My cat Jose has been seen by a neurologist last year & is still undiagnosed. He will see a different neurologist in 1 week, but I am still seeking someone else who has been through this. He is weak in the hind legs & has lost muscle mass in both. He walks on his hocks often & is incredibly wobbly when moving. He has slight hair loss on both ears, which may not be related. He vomits occasionally but sometimes as frequently as 1-2 times a week. His symptoms began roughly 1 & 1/2 years ago; he was completely normal before. His symptoms began roughly after being sedated with Acepromazine. Doctors do not think this is related but I still like to throw it in, just in case. Also, he cannot metabolize B12 & therefore gets bi-weekly injections. He is amazing & I love him dearly & wish we could find the cause so that we can start treatment. If anyone has had similar issues, I would love to hear your experience. Thank you!

Best Answers

  • sherry LaRosa-Silvestrisherry LaRosa-Silvestri willow groveMember Posts: 888
    Accepted Answer
    Hello! I had a similar experience with my cat Tippy, who I found outside when she was about four months old. I believe she was a feral kitten who was abandoned by her mother due to her neurological issues. Tippy would walk wobbly and started having seizures (about once a month) at age five years. The vet said the seizures were idiopathic (of unknown origin). Tippy's vision gradually diminished as she got older and she developed chronic renal failure at age 10. Sadly, she passed away at age 11-1/2 due to chronic renal failure. I don't know if this helps at all, but I can assure you that my cat lived with her handicaps as though nothing was wrong with her. She was also a very loving cat and I miss her dearly. I did everything I could for her. I don't know your cat's background, but if it was born to a feral mother there could be all kinds of reasons why your cat has neurological impairment. Distemper would be the most common one I can think of. Best of luck with Jose.

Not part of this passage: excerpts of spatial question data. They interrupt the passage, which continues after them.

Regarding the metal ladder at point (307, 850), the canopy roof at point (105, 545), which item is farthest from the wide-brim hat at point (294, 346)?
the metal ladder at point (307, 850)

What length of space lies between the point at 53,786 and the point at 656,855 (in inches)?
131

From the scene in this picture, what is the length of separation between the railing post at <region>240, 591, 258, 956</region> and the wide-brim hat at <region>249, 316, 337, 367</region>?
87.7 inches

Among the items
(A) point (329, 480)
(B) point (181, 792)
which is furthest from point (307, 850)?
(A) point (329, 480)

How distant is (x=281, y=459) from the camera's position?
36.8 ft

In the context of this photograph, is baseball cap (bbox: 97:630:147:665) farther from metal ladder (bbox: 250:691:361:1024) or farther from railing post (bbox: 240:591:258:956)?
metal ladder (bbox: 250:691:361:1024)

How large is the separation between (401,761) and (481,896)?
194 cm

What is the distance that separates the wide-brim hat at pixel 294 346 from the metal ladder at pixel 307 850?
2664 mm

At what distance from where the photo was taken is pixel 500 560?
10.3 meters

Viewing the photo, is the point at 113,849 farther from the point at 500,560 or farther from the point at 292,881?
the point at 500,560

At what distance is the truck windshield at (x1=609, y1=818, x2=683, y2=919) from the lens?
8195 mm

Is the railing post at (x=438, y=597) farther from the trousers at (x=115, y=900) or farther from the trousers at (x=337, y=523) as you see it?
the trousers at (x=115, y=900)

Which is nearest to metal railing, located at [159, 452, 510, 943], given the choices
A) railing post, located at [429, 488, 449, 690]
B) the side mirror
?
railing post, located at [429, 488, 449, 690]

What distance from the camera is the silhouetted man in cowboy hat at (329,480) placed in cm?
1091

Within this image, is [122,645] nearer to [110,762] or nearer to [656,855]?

  • jessica gunnjessica gunn youghalMember Posts: 126
    Accepted Answer
    while i know vomiting can be related to liver problems as can the up take of b12 and on animals with a weak liver system acepromazine can cause problems cos of how it works cant see how the hind quarters would be effected.with grace her hind quarers are weak due to injury as a baby when she is afraid or excited she forgets how to use them and they hang down but for quite a while she couldnt use them at all! then she discovered my 10ft ladder leaning on the wall joy overcame her and she used to drag herself up using her front paws eventually with a lot of work she managed to get her back legs to help now a year an a half on while her legs are still terribly thin the muscle thats there is good and strong she works out regularly on the ladder and a climbing frame(my new shelving!)and while i dont think her legs will ever be better than they are now most people would never notice there was a problem.whatever you do dont give up hope.he will let you know if he ever gives up Wishing you well
  • Roger WeltonRoger Welton Florida SpacecoastMember Posts: 23
    Accepted Answer
    First of all, having seeked out the involvement of a neurologist is the very best care you can offer your kitty with this presentation - and is clearly indicative of a dedicated and loving pet owner! You did not mention if blood work was done - I imagine it was if you have already gone the step of a neurologist - but in case it has nto been done, that is where I would start. A dropped hocks posture in cats is often indicative of neuropathy secondary to diabetes in cats. Treating the diabetes will resolve this. If this base has been covered, the ataxia in the hind legs with muscle loss would indicate myelopathy, disease of the spinal cord. This could be the result of bacterial, fungal, or protozoal infection, herniated intervertebral disc(s), or stroke of a section of spinal cord. I would proceed with spinal fluid analysis and culture, infections disease titers, MRI of the thoracic and lumbar spine. Good luck!